The works of God

2 August 2015
Tenth Sunday after Pentecost
Proper 13B (RCL)
2 Samuel 11:26 – 12:13a
Psalm 51:1-13
Ephesians 4:1-16
John 6:24-35

The theme of “work” seems oddly out of place in a discourse about bread. And it is introduced in one of John’s seeming non sequiturs. As the people come seeking Jesus, he chides them for seeking him only because they ate their fill of the loaves and then tells them to work for the bread that endures (or remains — the Greek is menein). They respond by asking, “What must we be doing in order to be working the works of God?” Working for bread makes perfect sense, but connecting it to the works of God is a bit of a jump. Jesus replies that the work of God is to trust the one God has sent.

In the previous chapter, Jesus has said that the son will do the works of the Father and even greater works. The Father raises the dead and gives life, so the Son gives life to whomever he will. In a perfect instance of Johannine irony, the crowd responds to Jesus’ statement that the work of God is to trust the one whom God has sent by requesting a sign, so that they may see and believe in Jesus. Haven’t they just eaten the loaves? What kind of sign are they looking for? Jesus had been correct in telling them they are seeking him only because they ate their fill. One suspects that is also why the crowd wanted to take him by force and make him king. Here is a king who will provide our every want.

The crowd refers to Moses sign of manna in the wilderness, to which Jesus replies, “Amen, amen, I say to you, it was not Moses who gave the bread from heaven; my father gives you the true bread from heaven. For the bread of God is that which comes down from heaven and gives life to the world” (my emphasis). This is the disruptive piece of this discourse; Jesus, as bread, gives life to the whole world — not just to the people of Israel in the desert. Whoever comes to Jesus will never hunger, and whoever believes in him will never thirst. In the same way that Leviticus located Jewish identity in the act of sacrifice at the Temple (whoever sacrificed at the Temple was a Jew), so Jesus now expands that identity to belief (or trust) in him.

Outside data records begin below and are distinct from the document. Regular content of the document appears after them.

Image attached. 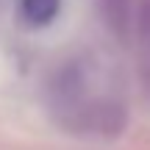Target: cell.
Here are the masks:
<instances>
[{
	"label": "cell",
	"instance_id": "1",
	"mask_svg": "<svg viewBox=\"0 0 150 150\" xmlns=\"http://www.w3.org/2000/svg\"><path fill=\"white\" fill-rule=\"evenodd\" d=\"M100 11L108 31L114 36L125 39L131 28V0H100Z\"/></svg>",
	"mask_w": 150,
	"mask_h": 150
},
{
	"label": "cell",
	"instance_id": "2",
	"mask_svg": "<svg viewBox=\"0 0 150 150\" xmlns=\"http://www.w3.org/2000/svg\"><path fill=\"white\" fill-rule=\"evenodd\" d=\"M61 0H22V17L31 25H47L56 20Z\"/></svg>",
	"mask_w": 150,
	"mask_h": 150
},
{
	"label": "cell",
	"instance_id": "3",
	"mask_svg": "<svg viewBox=\"0 0 150 150\" xmlns=\"http://www.w3.org/2000/svg\"><path fill=\"white\" fill-rule=\"evenodd\" d=\"M136 22H139V33H142V39L150 45V0H142V3H139Z\"/></svg>",
	"mask_w": 150,
	"mask_h": 150
}]
</instances>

The miracle or sign of the bread is not so much about how many people at from five loaves and two fishes as it is about how every one who shares this meal is included in the people who feast with God on the mountainside, ratifying a new covenant. If that is the purpose of the eucharist, it is certainly easy to get discouraged. A quick look around shows that we are a long way from God’s new, all-inclusive covenant. We are as badly divided as the synagogue which threw out John’s community. And, as often as not, we are the ones doing the throwing out. I think that is why Jesus says that the work of God is to trust the one whom God has sent. Trust has very different connotations from believe. Trust is for the long haul.

The imagery in Ephesians is helpful here. The body is an organic image. Maturity is not something that happens overnight, but something that one grows into. Bonds, ligaments, unity, peace — all suggest the growth of the Body of Christ into a unifying force in the world, and the work it takes to keep that ministry in sight. The graces given, when Christ ascends and takes captivity captive (quoting Psalm 68), and distributing the booty of his conquest, are the gifts of ministry distributed in the community for the building up of the ministry of the whole. It is easy to be blown about by the latest news, the pessimistic view of the pundits, and be pulled in by the deceit of politicians using the latest catastrophe to their advantage. We are, instead, to speak the truth in love (the Greek says “doing the truth in love”) for the building up of the body. This takes a completely different vision of what God is doing in the world.